彼のピアノを聴くと、以前に記したように、音を生地に例えてベルベットのような肌触りのようだと感じたことは、このモーツァルトを聴いても変わらなかった。この曲もほかのモーツァルトの曲と同じように、長調と短調とが織り成して、その構成が深く大きくなる。ルプーは、織り成し方を自然に、としか言いようのない弾き方で進めていく。それがひいては、モーツァルトには「歌」があることを改めて感じさせてもくれる。ルプーは、歌を歌っているのである。転調するたび、あるいはフォルテシモの個所になるたび、もっと音が鳴り続けて欲しい気分になる。そういえば、かつて指揮者のブルーノ・ワルターが、モーツァルトの曲のリハーサルで、団員に対して「sing」と何度も口にして、歌うように演じることを強調していた。作られた曲を読み込み、モーツァルトの意図した響きを鍛錬された指で演じ、聴衆に披露するという当たり前の道すじが、この上ない時間を用意してくれる。

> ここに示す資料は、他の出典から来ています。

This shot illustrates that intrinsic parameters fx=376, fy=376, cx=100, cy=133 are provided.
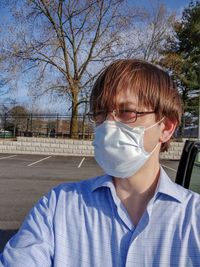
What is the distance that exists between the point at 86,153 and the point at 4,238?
66.1 feet

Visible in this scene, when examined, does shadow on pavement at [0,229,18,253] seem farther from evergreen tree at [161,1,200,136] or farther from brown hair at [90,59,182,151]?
evergreen tree at [161,1,200,136]

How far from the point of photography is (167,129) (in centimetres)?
167

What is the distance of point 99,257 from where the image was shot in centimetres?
140

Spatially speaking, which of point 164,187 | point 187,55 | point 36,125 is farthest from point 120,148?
point 187,55

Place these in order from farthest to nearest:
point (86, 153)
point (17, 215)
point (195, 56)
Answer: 1. point (195, 56)
2. point (86, 153)
3. point (17, 215)

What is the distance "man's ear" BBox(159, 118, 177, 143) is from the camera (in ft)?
5.39

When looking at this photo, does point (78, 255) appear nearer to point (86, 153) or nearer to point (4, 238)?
point (4, 238)

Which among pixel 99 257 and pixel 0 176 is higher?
pixel 99 257

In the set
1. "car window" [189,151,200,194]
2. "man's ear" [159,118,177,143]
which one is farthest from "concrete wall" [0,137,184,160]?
"man's ear" [159,118,177,143]

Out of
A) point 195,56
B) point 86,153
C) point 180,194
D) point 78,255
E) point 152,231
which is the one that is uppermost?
point 195,56

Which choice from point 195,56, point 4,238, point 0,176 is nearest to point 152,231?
point 4,238

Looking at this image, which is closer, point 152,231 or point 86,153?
point 152,231

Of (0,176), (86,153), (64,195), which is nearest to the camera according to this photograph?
(64,195)

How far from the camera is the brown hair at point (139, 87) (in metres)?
1.55
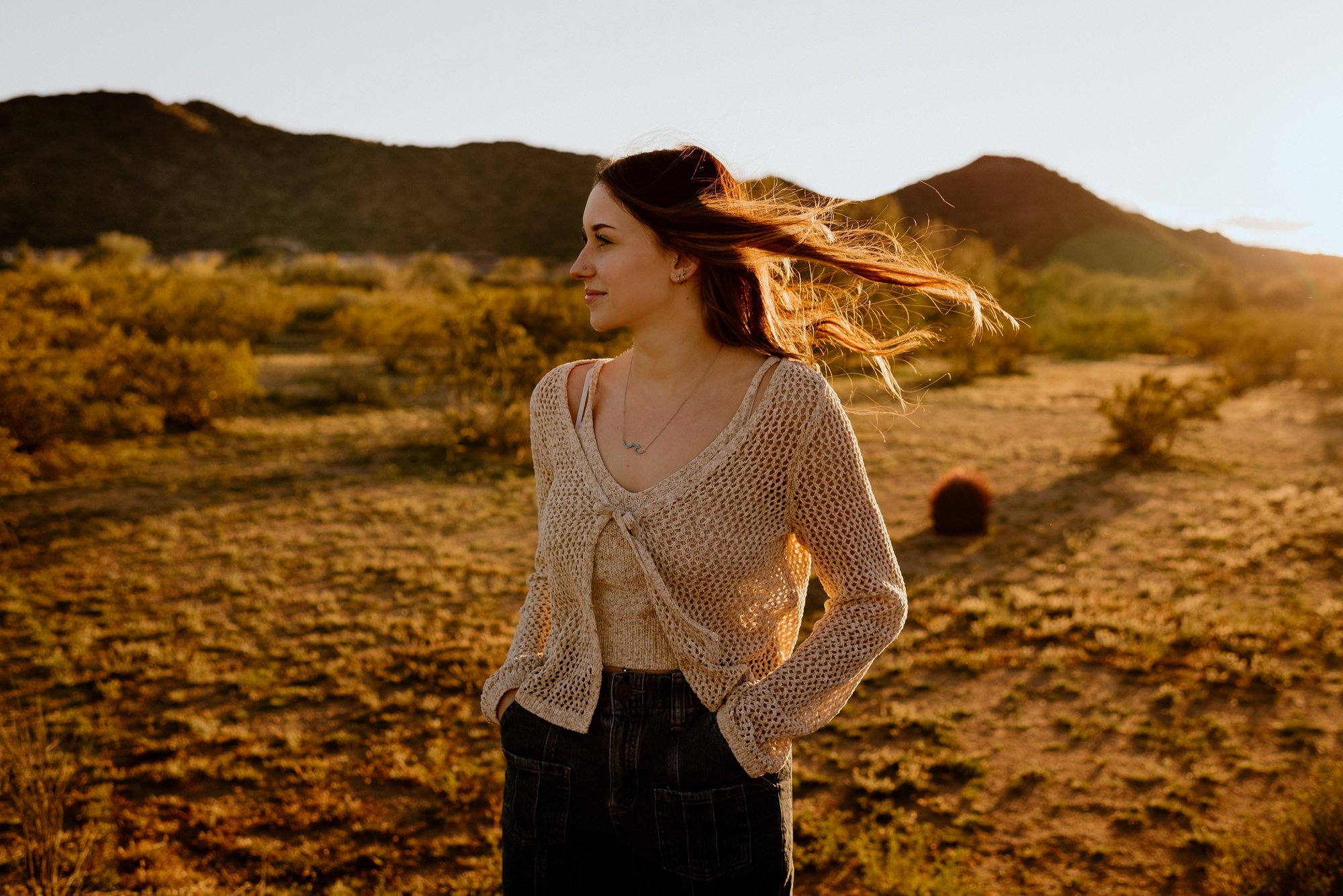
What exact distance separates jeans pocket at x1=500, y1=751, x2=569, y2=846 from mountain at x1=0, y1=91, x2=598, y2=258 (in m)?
47.6

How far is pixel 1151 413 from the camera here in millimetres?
11180

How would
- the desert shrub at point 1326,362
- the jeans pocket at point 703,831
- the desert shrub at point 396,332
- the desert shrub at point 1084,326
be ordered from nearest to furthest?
the jeans pocket at point 703,831 → the desert shrub at point 396,332 → the desert shrub at point 1326,362 → the desert shrub at point 1084,326

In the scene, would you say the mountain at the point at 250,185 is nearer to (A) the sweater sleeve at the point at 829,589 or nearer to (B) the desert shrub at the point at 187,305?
(B) the desert shrub at the point at 187,305

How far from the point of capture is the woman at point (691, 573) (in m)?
1.41

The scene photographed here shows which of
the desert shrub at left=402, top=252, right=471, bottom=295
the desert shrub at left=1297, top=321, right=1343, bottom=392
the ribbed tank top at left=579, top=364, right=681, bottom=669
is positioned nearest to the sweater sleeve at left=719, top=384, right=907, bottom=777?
the ribbed tank top at left=579, top=364, right=681, bottom=669

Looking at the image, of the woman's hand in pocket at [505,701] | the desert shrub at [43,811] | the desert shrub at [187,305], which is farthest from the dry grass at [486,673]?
the desert shrub at [187,305]

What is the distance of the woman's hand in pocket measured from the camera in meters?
1.66

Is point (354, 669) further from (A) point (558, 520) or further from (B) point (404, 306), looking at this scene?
(B) point (404, 306)

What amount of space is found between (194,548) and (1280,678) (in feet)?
25.3

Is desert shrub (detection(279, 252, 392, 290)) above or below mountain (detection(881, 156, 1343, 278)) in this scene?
below

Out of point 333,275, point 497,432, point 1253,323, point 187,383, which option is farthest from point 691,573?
point 333,275

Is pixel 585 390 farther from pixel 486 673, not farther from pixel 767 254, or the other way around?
pixel 486 673

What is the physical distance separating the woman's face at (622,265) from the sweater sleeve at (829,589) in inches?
13.9

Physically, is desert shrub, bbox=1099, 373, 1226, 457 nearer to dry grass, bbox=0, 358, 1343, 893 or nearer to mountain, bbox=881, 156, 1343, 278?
dry grass, bbox=0, 358, 1343, 893
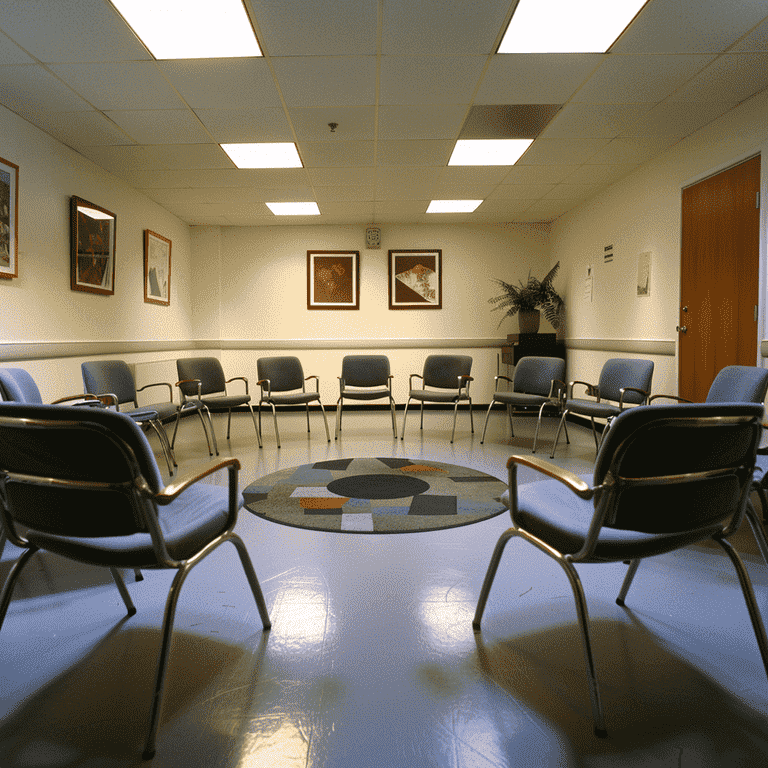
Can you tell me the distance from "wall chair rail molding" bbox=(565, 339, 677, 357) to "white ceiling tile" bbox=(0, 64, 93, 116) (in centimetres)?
494

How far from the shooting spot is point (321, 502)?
10.8 ft

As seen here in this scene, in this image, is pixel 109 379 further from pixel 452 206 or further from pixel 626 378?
pixel 452 206

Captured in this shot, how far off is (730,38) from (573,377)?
4.46m

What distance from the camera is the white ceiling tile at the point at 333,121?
13.0ft

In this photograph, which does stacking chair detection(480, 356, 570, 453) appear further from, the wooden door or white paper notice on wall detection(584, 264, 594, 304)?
white paper notice on wall detection(584, 264, 594, 304)

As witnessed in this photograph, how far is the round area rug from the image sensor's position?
2.94 metres

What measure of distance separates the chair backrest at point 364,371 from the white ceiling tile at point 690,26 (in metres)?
3.66

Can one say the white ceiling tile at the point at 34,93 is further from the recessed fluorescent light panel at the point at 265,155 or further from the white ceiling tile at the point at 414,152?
the white ceiling tile at the point at 414,152

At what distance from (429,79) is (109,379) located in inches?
A: 127

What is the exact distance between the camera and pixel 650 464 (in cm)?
139

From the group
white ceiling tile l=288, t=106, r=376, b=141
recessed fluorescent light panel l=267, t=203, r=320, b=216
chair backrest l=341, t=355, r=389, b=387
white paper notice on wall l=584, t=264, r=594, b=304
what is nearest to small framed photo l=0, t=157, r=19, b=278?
white ceiling tile l=288, t=106, r=376, b=141

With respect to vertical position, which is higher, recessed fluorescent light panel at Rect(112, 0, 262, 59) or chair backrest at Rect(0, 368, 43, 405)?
recessed fluorescent light panel at Rect(112, 0, 262, 59)

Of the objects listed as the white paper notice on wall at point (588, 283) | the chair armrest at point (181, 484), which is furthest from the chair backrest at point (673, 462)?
the white paper notice on wall at point (588, 283)

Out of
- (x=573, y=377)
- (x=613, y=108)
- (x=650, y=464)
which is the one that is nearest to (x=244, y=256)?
(x=573, y=377)
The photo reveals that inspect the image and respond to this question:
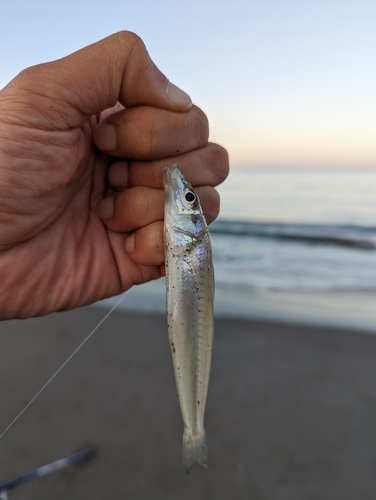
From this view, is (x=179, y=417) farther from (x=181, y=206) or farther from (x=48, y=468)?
(x=181, y=206)

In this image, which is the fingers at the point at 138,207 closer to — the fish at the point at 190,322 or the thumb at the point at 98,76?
the fish at the point at 190,322

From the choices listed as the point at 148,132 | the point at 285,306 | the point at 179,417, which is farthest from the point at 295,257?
the point at 148,132

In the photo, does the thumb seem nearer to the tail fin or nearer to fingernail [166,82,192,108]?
fingernail [166,82,192,108]

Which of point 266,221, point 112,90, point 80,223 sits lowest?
point 266,221

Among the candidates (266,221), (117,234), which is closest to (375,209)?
(266,221)

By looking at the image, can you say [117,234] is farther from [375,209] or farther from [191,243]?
[375,209]
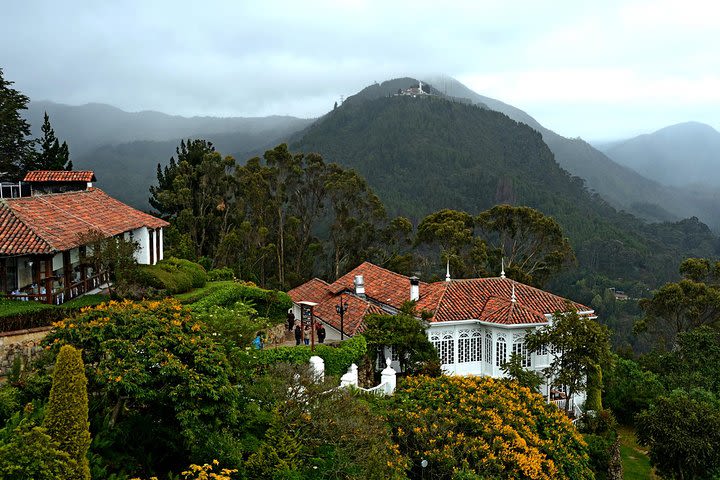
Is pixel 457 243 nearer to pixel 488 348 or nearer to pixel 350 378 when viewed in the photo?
pixel 488 348

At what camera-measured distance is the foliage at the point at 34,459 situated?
7770 mm

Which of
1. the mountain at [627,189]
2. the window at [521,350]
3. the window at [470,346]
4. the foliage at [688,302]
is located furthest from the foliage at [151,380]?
the mountain at [627,189]

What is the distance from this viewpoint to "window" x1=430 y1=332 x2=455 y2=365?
2305 cm

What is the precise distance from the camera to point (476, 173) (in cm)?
8775

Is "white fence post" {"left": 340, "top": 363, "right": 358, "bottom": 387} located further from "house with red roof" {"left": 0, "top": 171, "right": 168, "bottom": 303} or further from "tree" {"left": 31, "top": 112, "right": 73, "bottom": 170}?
"tree" {"left": 31, "top": 112, "right": 73, "bottom": 170}

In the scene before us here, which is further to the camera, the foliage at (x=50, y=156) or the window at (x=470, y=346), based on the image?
the foliage at (x=50, y=156)

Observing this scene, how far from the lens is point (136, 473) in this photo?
33.6 ft

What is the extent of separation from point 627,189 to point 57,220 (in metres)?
145

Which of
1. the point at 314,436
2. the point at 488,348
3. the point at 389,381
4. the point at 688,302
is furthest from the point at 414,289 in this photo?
the point at 688,302

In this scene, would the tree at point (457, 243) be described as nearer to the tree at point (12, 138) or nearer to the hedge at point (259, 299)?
the hedge at point (259, 299)

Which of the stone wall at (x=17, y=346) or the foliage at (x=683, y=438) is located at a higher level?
the stone wall at (x=17, y=346)

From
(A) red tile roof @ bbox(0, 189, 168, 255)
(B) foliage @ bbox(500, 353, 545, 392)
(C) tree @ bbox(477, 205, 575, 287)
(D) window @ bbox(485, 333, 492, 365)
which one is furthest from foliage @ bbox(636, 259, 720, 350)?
(A) red tile roof @ bbox(0, 189, 168, 255)

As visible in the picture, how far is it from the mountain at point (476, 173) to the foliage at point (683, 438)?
54021 millimetres

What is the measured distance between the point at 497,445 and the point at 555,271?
31141 mm
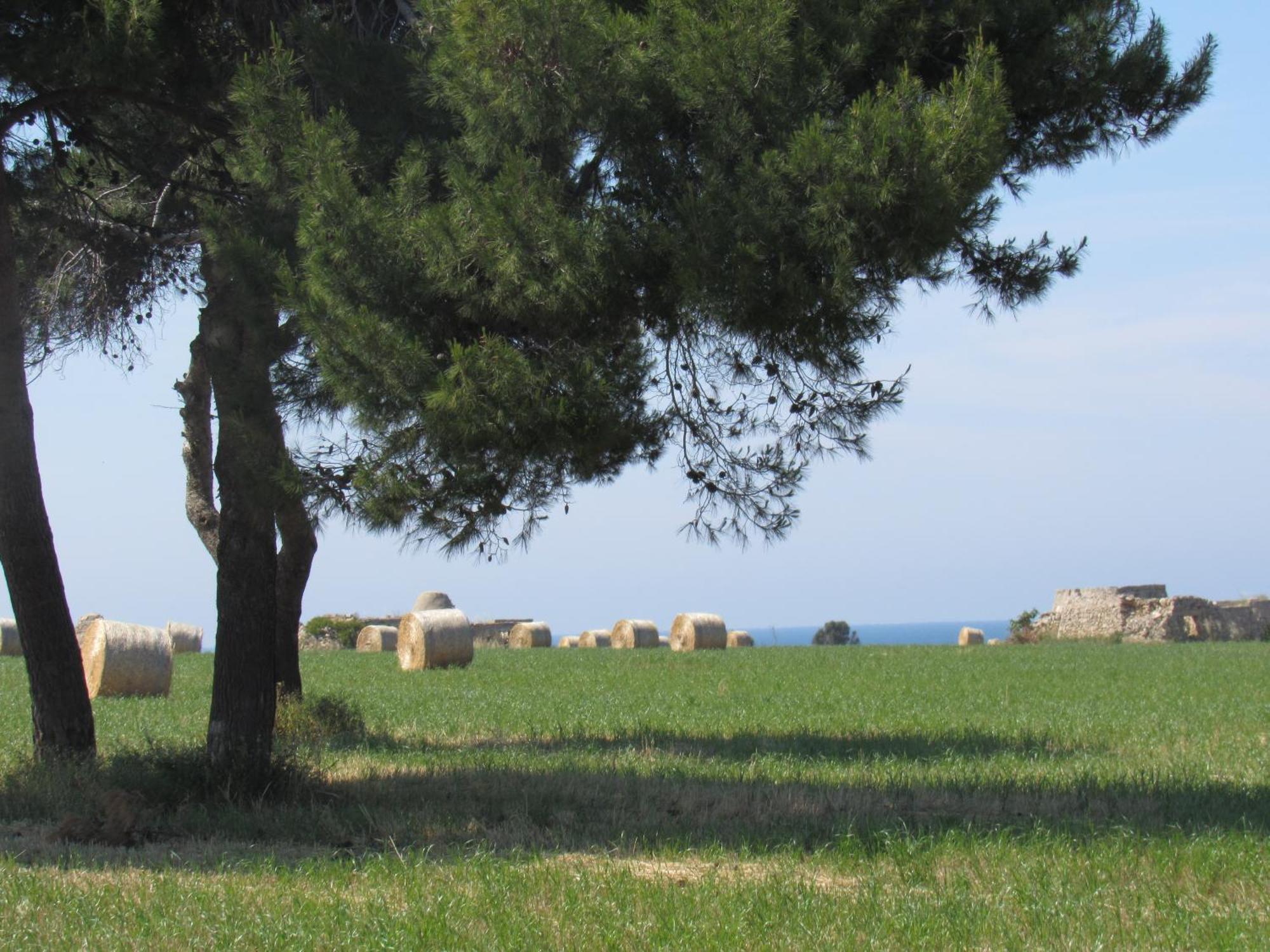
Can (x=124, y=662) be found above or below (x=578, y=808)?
above

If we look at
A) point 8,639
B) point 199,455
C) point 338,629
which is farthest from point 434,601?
point 199,455

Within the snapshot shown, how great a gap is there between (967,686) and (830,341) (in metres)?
12.2

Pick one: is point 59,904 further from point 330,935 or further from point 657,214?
point 657,214

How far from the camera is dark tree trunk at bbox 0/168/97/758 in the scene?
8.91 metres

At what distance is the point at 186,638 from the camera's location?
96.4ft

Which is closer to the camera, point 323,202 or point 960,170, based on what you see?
point 960,170

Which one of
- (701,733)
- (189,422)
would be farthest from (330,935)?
(189,422)

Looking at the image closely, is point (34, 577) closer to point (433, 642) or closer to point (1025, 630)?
point (433, 642)

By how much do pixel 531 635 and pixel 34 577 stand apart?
26616 millimetres

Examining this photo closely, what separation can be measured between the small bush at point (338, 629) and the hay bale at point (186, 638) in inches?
248

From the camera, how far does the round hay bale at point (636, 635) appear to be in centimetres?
3219

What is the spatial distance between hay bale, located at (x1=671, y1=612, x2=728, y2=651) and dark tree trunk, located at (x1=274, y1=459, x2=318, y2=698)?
17675 millimetres

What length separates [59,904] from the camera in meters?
5.30

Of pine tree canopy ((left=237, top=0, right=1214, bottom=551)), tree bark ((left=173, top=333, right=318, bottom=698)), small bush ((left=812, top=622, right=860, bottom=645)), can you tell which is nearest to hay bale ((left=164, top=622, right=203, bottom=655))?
tree bark ((left=173, top=333, right=318, bottom=698))
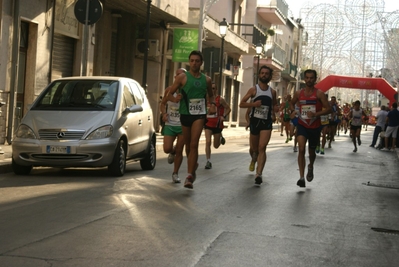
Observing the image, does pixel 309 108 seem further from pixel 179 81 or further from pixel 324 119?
pixel 179 81

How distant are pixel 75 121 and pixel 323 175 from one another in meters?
5.76

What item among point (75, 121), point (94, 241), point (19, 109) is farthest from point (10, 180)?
point (19, 109)

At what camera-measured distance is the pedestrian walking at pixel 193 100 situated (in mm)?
11961

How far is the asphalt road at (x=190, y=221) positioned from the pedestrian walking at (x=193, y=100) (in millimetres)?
555

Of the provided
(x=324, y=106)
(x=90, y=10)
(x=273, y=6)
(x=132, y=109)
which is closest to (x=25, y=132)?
(x=132, y=109)

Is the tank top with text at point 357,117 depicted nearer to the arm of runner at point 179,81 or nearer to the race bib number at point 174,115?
the race bib number at point 174,115

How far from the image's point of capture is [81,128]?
13148 mm

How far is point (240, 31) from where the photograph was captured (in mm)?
54781

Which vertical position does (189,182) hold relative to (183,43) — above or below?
below

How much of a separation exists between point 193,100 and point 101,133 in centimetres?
196

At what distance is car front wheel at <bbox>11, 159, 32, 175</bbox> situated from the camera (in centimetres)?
1325

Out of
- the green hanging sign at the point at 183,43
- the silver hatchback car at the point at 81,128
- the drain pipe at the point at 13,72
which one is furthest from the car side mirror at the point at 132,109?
A: the green hanging sign at the point at 183,43

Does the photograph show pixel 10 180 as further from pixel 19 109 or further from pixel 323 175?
→ pixel 19 109

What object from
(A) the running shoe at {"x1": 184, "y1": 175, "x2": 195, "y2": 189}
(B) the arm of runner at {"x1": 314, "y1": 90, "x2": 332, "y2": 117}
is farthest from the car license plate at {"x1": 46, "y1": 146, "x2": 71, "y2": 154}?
(B) the arm of runner at {"x1": 314, "y1": 90, "x2": 332, "y2": 117}
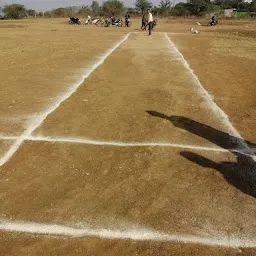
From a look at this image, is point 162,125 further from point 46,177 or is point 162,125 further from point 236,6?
point 236,6

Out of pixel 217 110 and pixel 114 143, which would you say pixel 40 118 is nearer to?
pixel 114 143

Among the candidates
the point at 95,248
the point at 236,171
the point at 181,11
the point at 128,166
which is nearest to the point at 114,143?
the point at 128,166

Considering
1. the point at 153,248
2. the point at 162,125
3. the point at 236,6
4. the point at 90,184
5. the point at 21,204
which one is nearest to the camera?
the point at 153,248

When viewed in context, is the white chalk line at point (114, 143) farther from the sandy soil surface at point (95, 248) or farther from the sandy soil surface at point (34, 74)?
the sandy soil surface at point (95, 248)

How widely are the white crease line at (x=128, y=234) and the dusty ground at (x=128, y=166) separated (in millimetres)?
74

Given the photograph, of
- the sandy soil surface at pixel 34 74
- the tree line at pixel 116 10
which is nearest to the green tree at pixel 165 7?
the tree line at pixel 116 10

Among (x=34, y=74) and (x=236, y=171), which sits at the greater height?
(x=236, y=171)

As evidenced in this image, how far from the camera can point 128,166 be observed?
5645 millimetres

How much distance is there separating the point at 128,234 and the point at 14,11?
200 feet

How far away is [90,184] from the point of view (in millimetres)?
5141

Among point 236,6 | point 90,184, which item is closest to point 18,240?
point 90,184

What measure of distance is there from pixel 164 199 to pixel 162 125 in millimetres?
2697

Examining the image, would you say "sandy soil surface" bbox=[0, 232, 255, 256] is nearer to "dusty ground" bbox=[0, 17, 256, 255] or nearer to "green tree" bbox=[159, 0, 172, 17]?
"dusty ground" bbox=[0, 17, 256, 255]

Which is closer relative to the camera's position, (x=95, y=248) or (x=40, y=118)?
(x=95, y=248)
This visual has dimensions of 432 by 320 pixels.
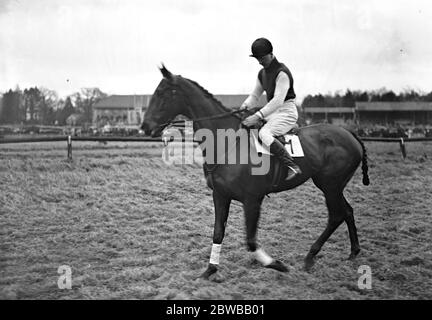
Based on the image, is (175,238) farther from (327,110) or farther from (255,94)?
(327,110)

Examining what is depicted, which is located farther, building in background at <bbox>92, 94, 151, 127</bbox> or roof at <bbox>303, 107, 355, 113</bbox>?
roof at <bbox>303, 107, 355, 113</bbox>

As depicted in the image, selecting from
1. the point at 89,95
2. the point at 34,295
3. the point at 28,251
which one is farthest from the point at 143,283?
the point at 89,95

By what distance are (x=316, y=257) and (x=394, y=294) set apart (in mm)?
1373

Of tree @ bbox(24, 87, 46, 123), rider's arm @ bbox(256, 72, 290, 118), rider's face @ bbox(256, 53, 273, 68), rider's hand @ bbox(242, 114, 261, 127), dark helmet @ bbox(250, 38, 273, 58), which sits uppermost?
tree @ bbox(24, 87, 46, 123)

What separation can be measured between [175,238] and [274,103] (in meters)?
2.91

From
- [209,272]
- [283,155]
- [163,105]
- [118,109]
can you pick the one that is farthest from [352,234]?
[118,109]

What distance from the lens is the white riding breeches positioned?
4883 millimetres

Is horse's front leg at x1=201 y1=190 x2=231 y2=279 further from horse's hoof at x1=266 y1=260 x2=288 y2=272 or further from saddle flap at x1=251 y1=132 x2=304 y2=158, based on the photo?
saddle flap at x1=251 y1=132 x2=304 y2=158

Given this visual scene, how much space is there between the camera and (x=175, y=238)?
6297mm

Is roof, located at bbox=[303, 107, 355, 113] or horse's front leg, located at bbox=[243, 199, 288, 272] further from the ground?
roof, located at bbox=[303, 107, 355, 113]

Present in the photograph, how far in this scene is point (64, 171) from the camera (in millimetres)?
11039

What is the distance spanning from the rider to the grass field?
1.53 m

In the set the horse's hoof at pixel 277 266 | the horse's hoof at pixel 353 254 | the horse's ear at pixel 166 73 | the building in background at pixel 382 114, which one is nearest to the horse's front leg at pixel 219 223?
the horse's hoof at pixel 277 266

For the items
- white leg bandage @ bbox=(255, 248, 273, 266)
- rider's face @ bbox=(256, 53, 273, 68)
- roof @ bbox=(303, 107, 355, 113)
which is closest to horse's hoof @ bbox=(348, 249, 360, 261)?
white leg bandage @ bbox=(255, 248, 273, 266)
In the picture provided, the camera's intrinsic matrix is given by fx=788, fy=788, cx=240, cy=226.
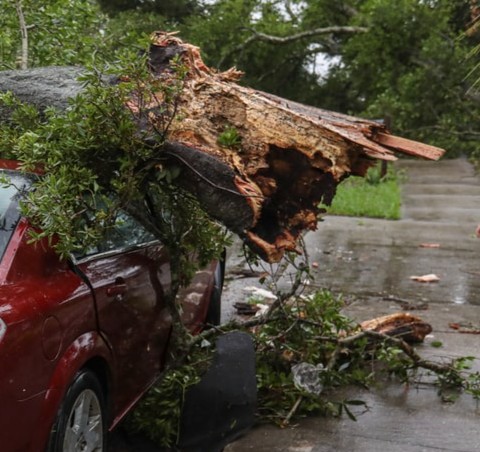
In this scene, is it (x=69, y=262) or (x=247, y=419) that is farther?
(x=247, y=419)

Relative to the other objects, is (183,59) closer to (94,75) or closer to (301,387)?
(94,75)

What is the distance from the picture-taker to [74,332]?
135 inches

ルプーは、濃い真っ黒なひげをたくわえていて、暗い夜道などで会うと、怖くなるような顔かたちをしている。ところが、彼の弾きながら指揮者をみる、あるときは前上方をみる、その眼のやさしいこと。信じるものがあるとすれば、この眼なのだと思ってしまう。また、眼力などという定量的ではない言葉も浮かび、つい音楽を離れてしまうものの、この眼は、彼の奏でる音楽と一体なのだと夢想もした。それはともかくとして、好きなモーツァルトを、体を揺すらせて口ずさんで鑑賞したひと時だった。
追伸
ルプーの演奏を希少なお宝映像と思っていたら、ユーチューブで試聴できる。